My triplet toddlers (oh its so funny calling them toddlers by the way) have sudden improved cognition. They understand what I am saying and can carry out simple instructions. Its so darn cute to also see them play together. Lately, they have been busy cooking up a storm in the play kitchen, pretending to stir the pot and pan, and every once in a while offering me a taste from their spoon. Their speech isn’t very clear, but I get a lot of mumbling that sounds like “What’s this?” followed by pointing to an object. None of this is extraordinarily new because I’ve gone through it already with Livia, but it is very new to see three toddlers hit developmental stages at the very same time.
So early on they have to learn how to share and be social because there is three of them and a limited amount of toys available, and an older toddler, in the form of their bigger sister, to contend with. I’m never much into intervening and disrupting their play-time together, and there has been a few scuffles over toys, but overall, they seemed to have worked out their own system of sharing and playing together. So for example, right now everybody loves the stacking toy. When one toddler is playing with it, the other two will actually look for something else to play. The cooperative spirit also extends to food, they offer food from their plate to each other, or if someone were to grab food from someone else’s plate, they do not cry foul. Although they have specific water-bottles that they drink from, they are always alternating them among each other. Usually someone cannot finish their milk, and passes their milk bottle to someone else. I find this all extremely intriguing whereby in my absence, they know how to co-exist peacefully. They are like a well-balanced eco-system on their own.
Sometimes the eco-system can be get shaken. If I introduce a new toy abruptly, everyone will want to play with it first. So the thing I learnt was to allow each child some time with the toy separately rather than bringing it out to the group all at once. Once they are familiar with the toy and its lost its novelty, they are able to share again. Our fraternal triplet is actually the “grabber”. She likes to grab things from her sisters and interrupts them mid-play. It seems rude to do that, but while they protest her grabbing sometime which I think is a good entry way to teach her she should wait for her turn, most of the time, they are fine with it. If there are no major tears or unhappiness, I pretty much leave them to play on their own.

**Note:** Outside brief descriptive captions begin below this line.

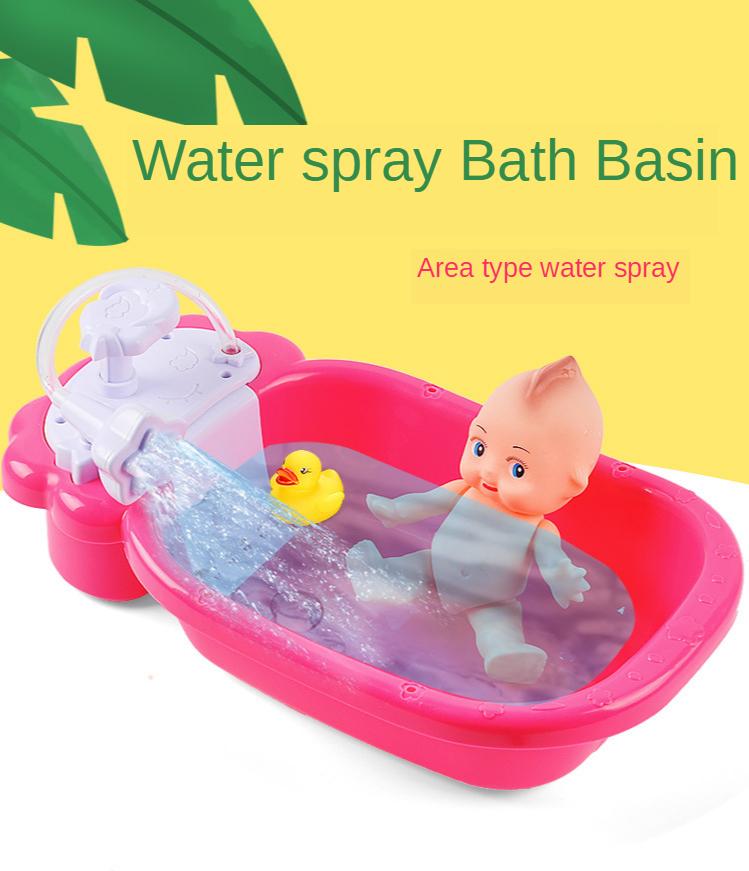 Mini Plastic Toy Bathtub with Shower Fits Most Dolls Up to ...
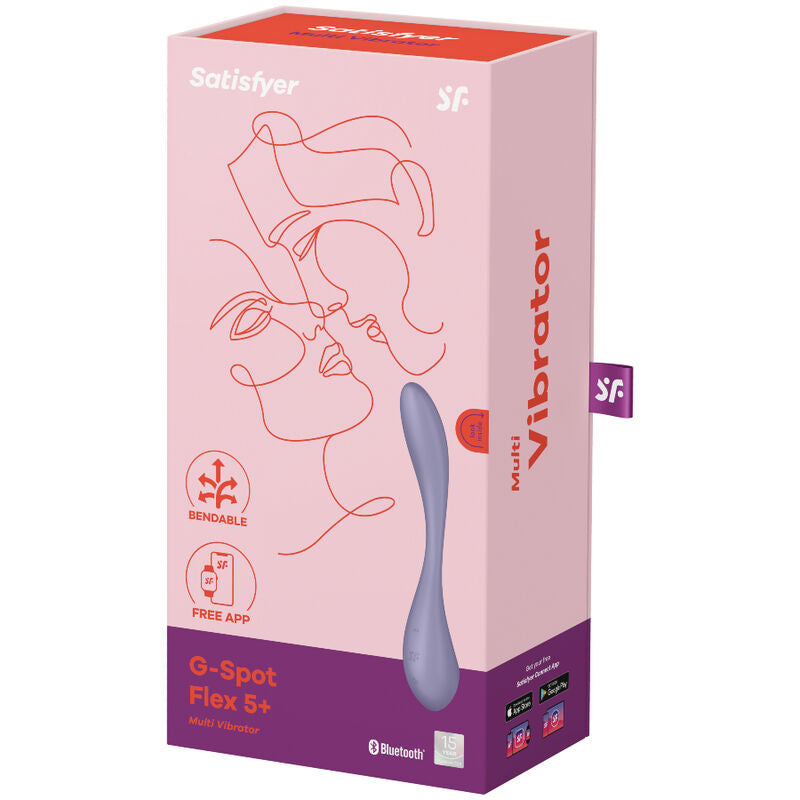 SATISFYER - G-SPOT FLEX 5 MULTI VIBRATOR LILAC - LILAC - 10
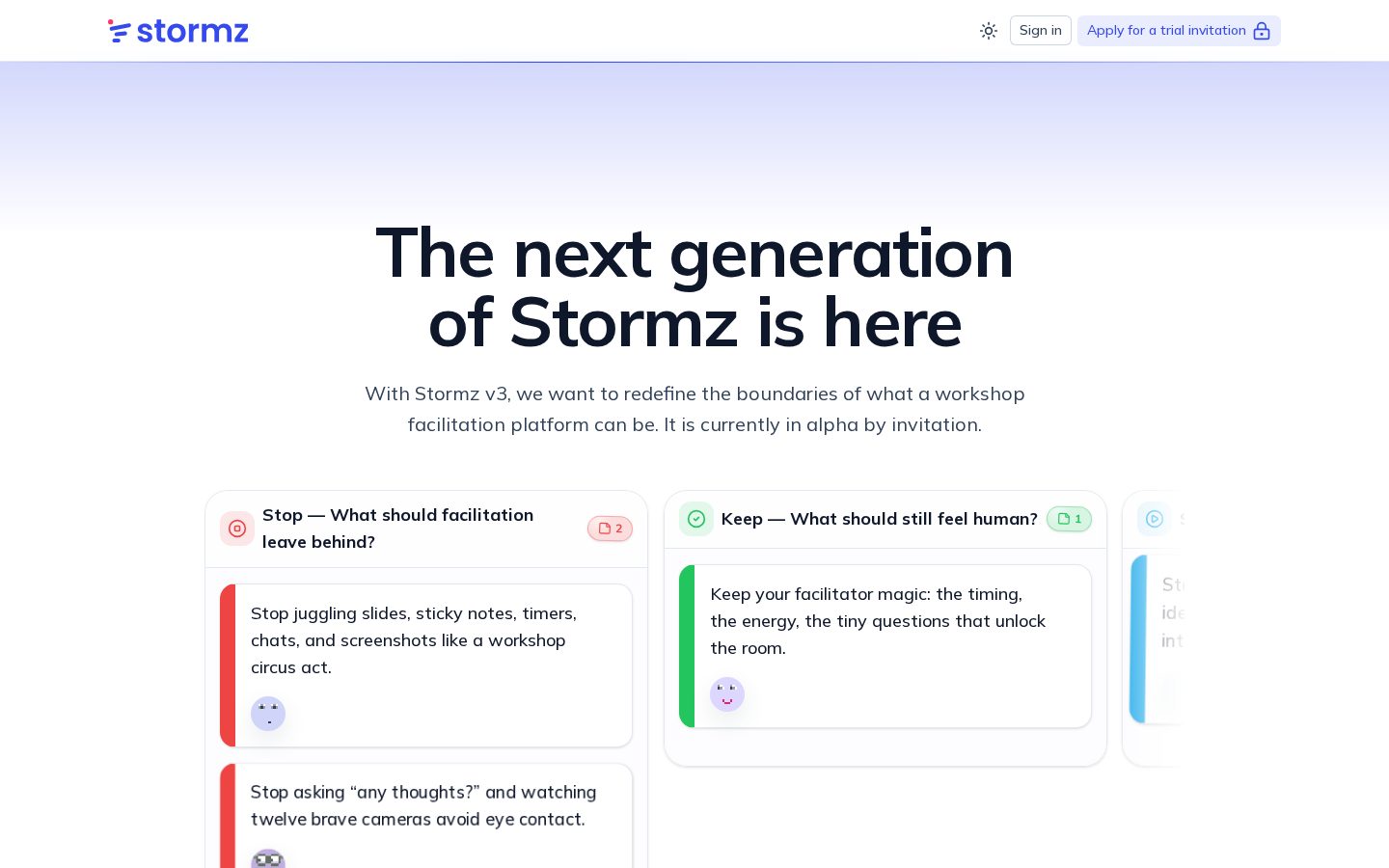 Stormz Homepage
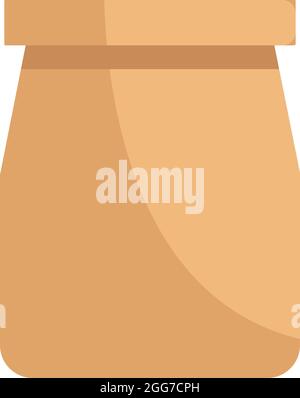 Lieferung von Lebensmitteln, Symboldarstellung, Vektor auf weißem Hintergrund Stock Vektor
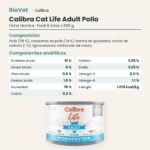 Ficha técnica de Calibra Cat Life Adult Pollo para Gatos en Lata Pack 6x200 g: composición y componentes analíticos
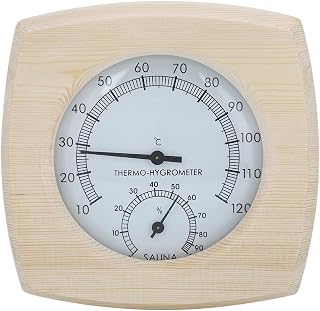 Sauna Thermometer Thermohygrometer Accessory Sauna Room Equipment Single Wooden Watch for Accessories for Sauna Thermo Hygrometer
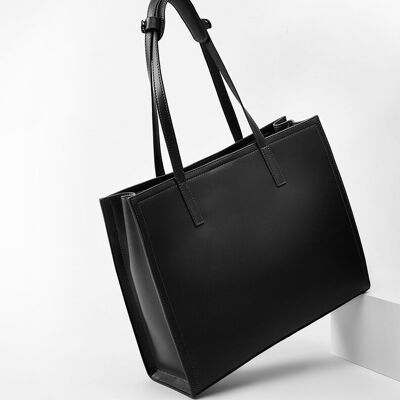 Genuine Leather Minimalism Shoulder Tote Bag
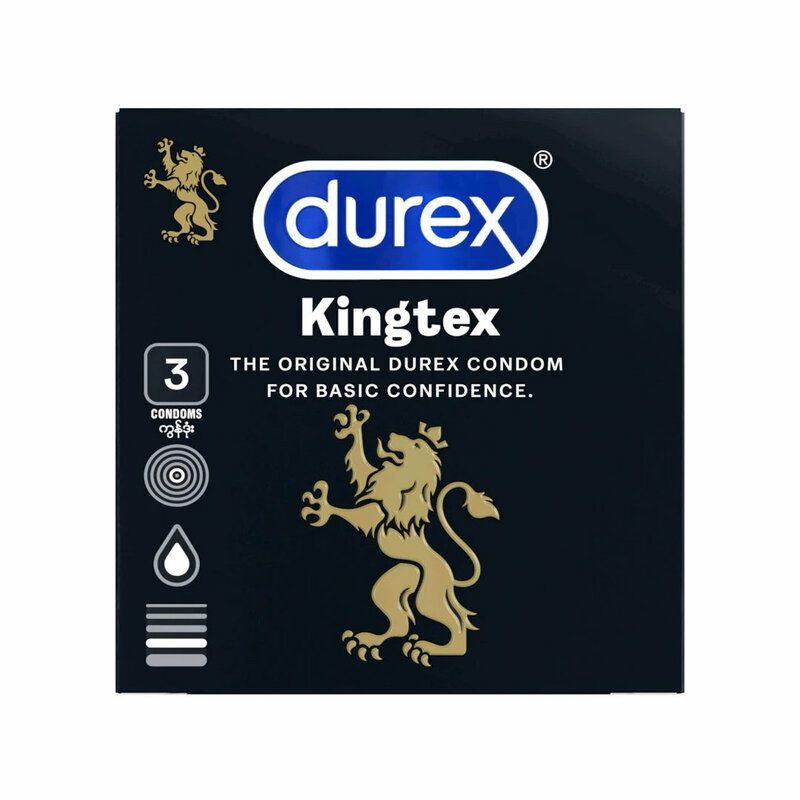 Hàng Durex Kingtex cam kết chính hãng 3 cái hộp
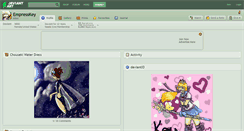 Desktop Screenshot of empresskey.deviantart.com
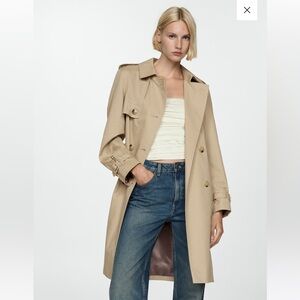 NWT Mango Classic Trench Coat with Belt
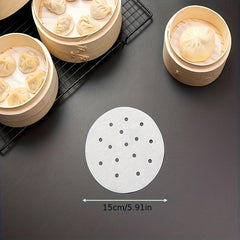 Non Stick Air Fryer Liner for Steaming Dumplings Bread Buns Rice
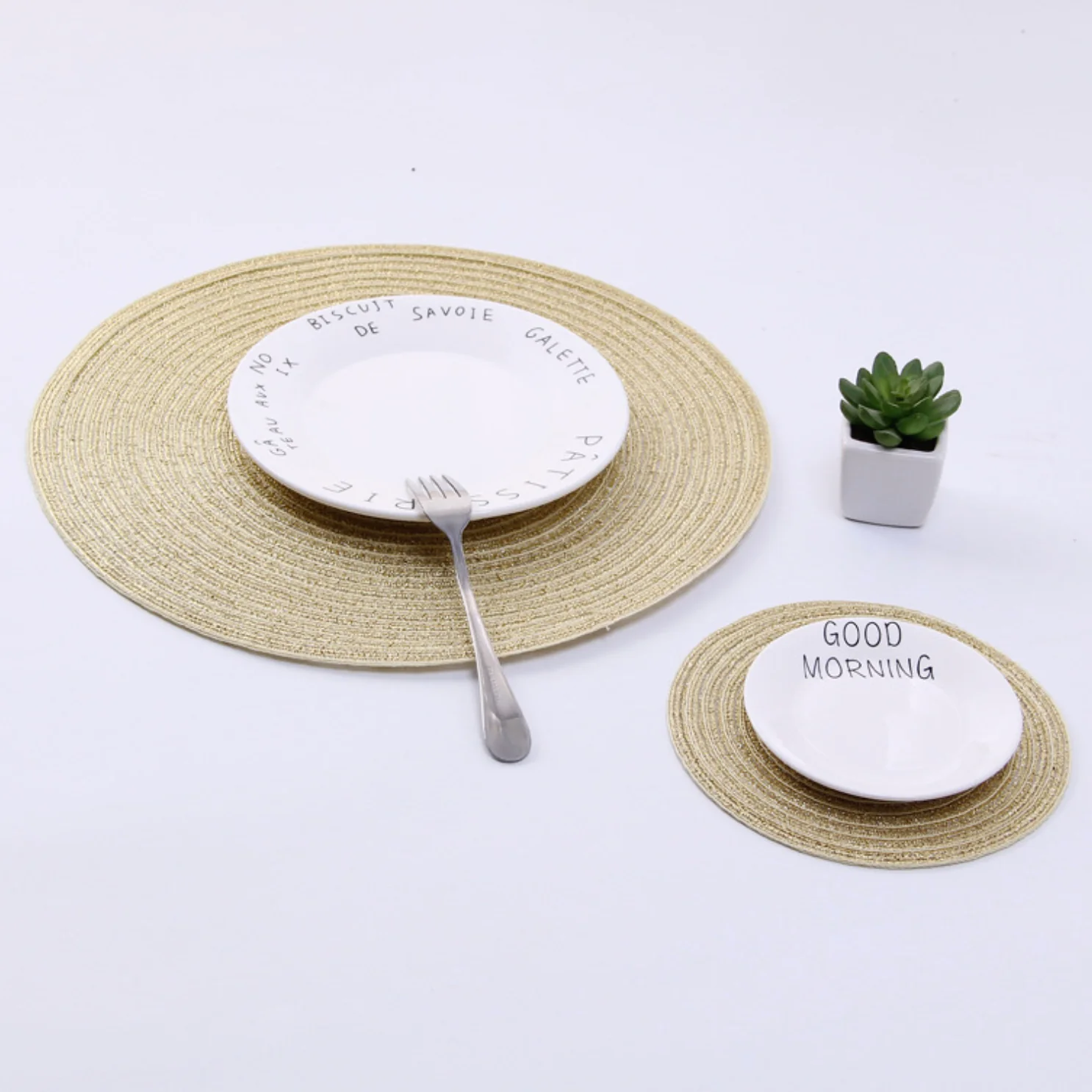 Beige Table Mat Large - Image 2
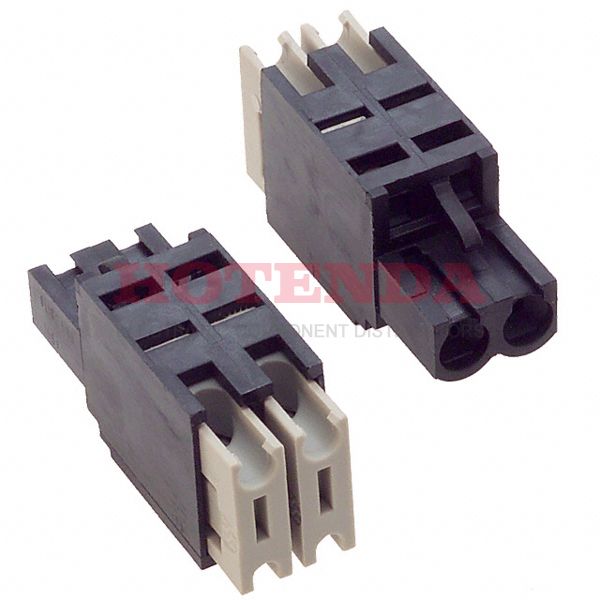1759390000 - TERM BLOCK PLUG 2POS STR 5.08MM
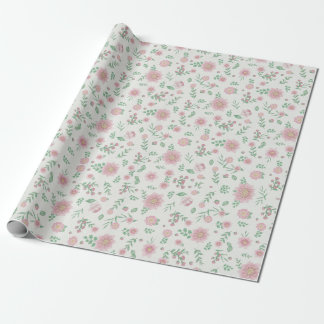Papier Cadeau Whispers floraux : ZazzleWrapMagic Wraps exclusifs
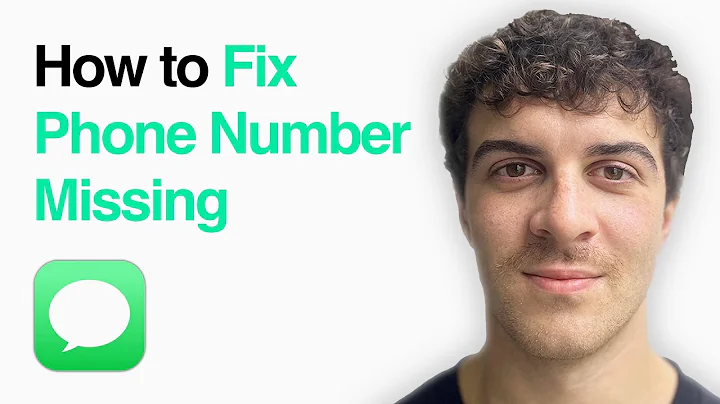 How To Fix Phone Number Missing In Imessage (2025 Guide)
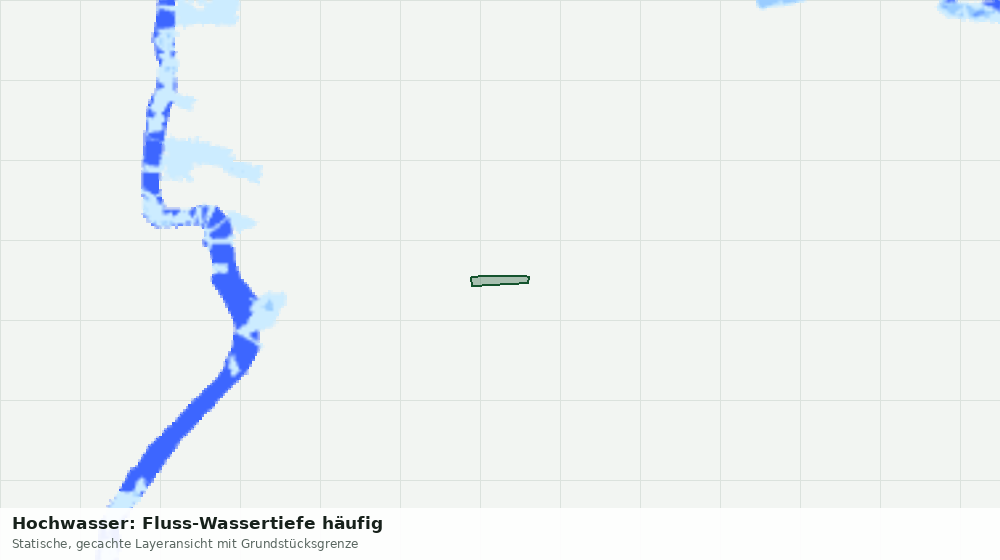 Statische Kartenansicht: Hochwasser: Fluss-Wassertiefe häufig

I actually find that my presence is the biggest disruption. The moment I enter their circle, everyone gravitates to me and wants a piece of mum. I realise maybe I need to spend more one-on-one time with each of them but they get so jealous when I take one away. I haven’t fully figured out what to do about it so these days, I have four kids sitting on me and hugging me all at the same time. I like that they don’t mind that I am holding two in one lap, and one in another. As long as they get to sit on me, they don’t care who else is on board.
I absolutely enjoy watching them work out their own social rules, cooperating, and sometimes even helping each other. Its really quite remarkable how babies can work with each other, and babies and toddlers can cooperate and play together. Granted Livia is only two years older, but first thing every morning, she can’t wait to open the triplets’ bedroom door and start playing with them, and in the same way, they can’t wait for their big sister to burst through their bedroom door and yell, “Let’s go!”
Theirs is a companionship that will hopefully endure through the ages.